January 8, 2007

the kind of mistakes no one can trace

Erik Bulatov, The Way the Clouds Move—the Way Things Are Going, 2001

* Top ten conservative idiots. excerpt:

3. George W. Bush

"Late last year George W. Bush signed a postal reform bill into law. According to the New York Daily News, 'Most of the Postal Accountability and Enhancement Act deals with mundane reform measures. But it also explicitly reinforced protections of first-class mail from searches without a court's approval.'

"Therefore you won't be surprised to learn that Our Great Leader added a "signing statement" to the bill during the congressional recess which says that actually he can open and read anybody's mail without court approval. Which is the complete opposite of the law that he signed.

"Why would Bush want to read your mail? Well, mainly because he's The Decider, and he can do anything he damn well chooses, including opening and reading your mail without a warrant, even if the law specifically says that he can't. So it's not so much that he actually wants to read your mail, but hey, he's already decided that he can read your e-mail and listen to your telephone calls, so it seems a bit silly for him not to be able to read your snail mail as well, right?"
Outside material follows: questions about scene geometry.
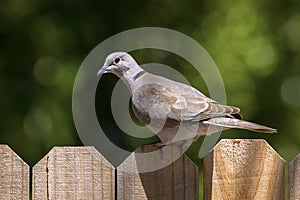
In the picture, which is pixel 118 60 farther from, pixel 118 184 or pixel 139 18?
pixel 118 184

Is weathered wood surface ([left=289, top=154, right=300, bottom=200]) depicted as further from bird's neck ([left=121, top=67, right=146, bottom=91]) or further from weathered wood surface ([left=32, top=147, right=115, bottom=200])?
bird's neck ([left=121, top=67, right=146, bottom=91])

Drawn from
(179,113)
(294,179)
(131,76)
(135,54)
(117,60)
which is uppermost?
(135,54)

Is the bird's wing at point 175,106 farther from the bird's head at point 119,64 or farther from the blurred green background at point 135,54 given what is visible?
the blurred green background at point 135,54

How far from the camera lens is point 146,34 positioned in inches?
268

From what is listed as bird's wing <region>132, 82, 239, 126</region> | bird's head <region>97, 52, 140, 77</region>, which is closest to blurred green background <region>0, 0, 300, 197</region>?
bird's head <region>97, 52, 140, 77</region>

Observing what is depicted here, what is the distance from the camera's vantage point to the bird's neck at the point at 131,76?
5.17m

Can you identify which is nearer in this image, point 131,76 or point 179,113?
point 179,113

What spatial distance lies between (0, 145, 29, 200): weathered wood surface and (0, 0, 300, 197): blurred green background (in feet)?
11.1

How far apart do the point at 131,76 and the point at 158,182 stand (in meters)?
2.16

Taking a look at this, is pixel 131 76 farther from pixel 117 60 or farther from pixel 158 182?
pixel 158 182

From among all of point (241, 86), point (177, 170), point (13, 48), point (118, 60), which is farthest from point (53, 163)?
point (13, 48)

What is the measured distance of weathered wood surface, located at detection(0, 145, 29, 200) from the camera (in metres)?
3.10

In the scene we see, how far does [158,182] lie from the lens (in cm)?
314

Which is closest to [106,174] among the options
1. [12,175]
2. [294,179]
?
[12,175]
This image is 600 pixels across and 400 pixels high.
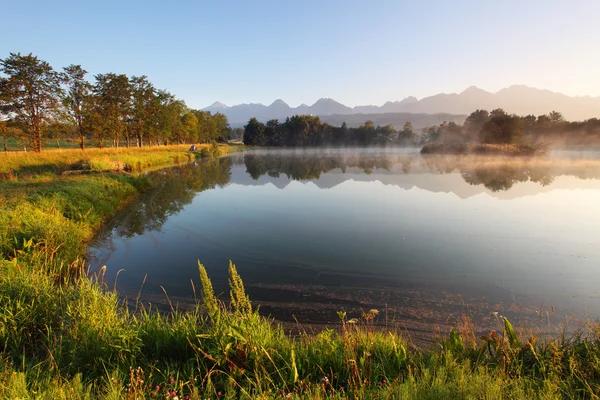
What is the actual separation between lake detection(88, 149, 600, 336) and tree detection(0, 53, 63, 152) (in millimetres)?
24083

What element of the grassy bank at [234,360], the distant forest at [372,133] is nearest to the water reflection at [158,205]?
the grassy bank at [234,360]

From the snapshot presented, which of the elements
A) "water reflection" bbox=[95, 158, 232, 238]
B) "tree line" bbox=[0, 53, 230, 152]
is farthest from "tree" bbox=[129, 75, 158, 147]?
"water reflection" bbox=[95, 158, 232, 238]

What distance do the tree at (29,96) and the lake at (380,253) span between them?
2408 cm

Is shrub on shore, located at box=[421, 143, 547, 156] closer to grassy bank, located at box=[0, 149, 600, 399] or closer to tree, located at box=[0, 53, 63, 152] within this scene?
grassy bank, located at box=[0, 149, 600, 399]

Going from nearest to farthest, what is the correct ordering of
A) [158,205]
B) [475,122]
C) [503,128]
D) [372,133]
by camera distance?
[158,205] < [503,128] < [475,122] < [372,133]

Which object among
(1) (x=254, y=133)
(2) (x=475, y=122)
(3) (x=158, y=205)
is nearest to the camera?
(3) (x=158, y=205)

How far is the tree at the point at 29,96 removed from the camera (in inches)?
1126

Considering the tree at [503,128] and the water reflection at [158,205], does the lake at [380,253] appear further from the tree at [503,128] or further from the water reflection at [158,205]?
the tree at [503,128]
* From an interview of author Robert Stone. excerpt:

Interviewer: You aren't a believer in God, but you are certainly fascinated with the issues that religion(s) are concerned with.

Robet Stone: I am not a believer in God. I have been a believer in God. I am obsessed with the absence of God. I believe in that phrase from Pascal, that says—I can't remember where I used it—I think it's in Damascus Gate, where he reads somewhere in Pascal, 'Everything on Earth gives a sign of the divine presence. Everywhere we look there seems to be evidence of it. And it never yields itself to our discovery. And yet it seems to be everywhere.' Or as in the Kabalistic notions, it is as though God has separated himself forever and would have to be put together by gathering up all these items of light which is a virtually impossible task. That whatever that was, whether it was some kind of physical force, big burst, or blast we have seen the last of it, and yet it has conditioned the way we feel and what we want for all eternity. I think we go without it, we go with this longing and with this kind of half hallucination that we are seeing it out there. We want it to be there. There is almost a psychological space for it to be there, as Pascal was suggesting and yet as far as we can discover… I mean because I am finally a pragmatist when I come right down to it. I do admit that faith is not what you believe, it's not about believing in a body of doctrine. Faith is something else. Well, I don't have the body of doctrine. But I don't have the faith either. Which is an insistence that somehow that things are all right and as they should be. I don't have that.
Interviewer: Why did you become a writer?

Robet Stone: It was what I did best. I always wrote English best. I always got rewarded for what I had written. I plainly felt that this was one thing that I could do that—you know. Some guys had things that they could do that they did better than the other guys. This was what I did. And that was a way I could make my way through life one way or the other. I was in the Navy and I was a radio operator and got the chance to become what the Navy calls a journalist. And so I was a writer in one form or another ever since I was quite young. I worked in tabloids; I worked in writing advertising copy. Didn't much bother me to have to do that.
Interviewer: George Bush burns a lot of money to take a jet to a ship that is close to docking anyway. This is very cynical. That was sort of a question, what do you think?

RS: Well, I think there it is, while he was dodging the draft and pretending—dodging his National Guard duties, even. Jesus I wouldn't have dreamed of not doing the military stuff I was supposed to do. I was just a petty officer in the Navy. But I would never have dreamed of trying to get out of it even under any circumstances I could imagine. I happen to resent George Bush being flown onto a carrier all dressed up like a pilot. But the people who go for that, God they have it coming, except we are all in the same boat. These are a bunch of triumphalist babbits who suddenly think that their way of seeing the world and their way of operating is so superior that the rest of the world is going to fall down before them. And they are going renegotiate, as it were, the Sykes-Picot Treaty in the Middle East and start it all over again. I think it's really a terrible mistake. Of course, they don't have the imperial style. If they had any style at all [both laugh] but they have no imperial style, they are just babbits.

Interviewer: It's frightening that ostensibly, Americans seem to be eating this stuff up. How about the move to time the Republican convention closer to Sept 11? That's really cynicism.

RS: I find that cynical I don't know why…in the world outside the United States, I don't think the United States is going to find too many friends.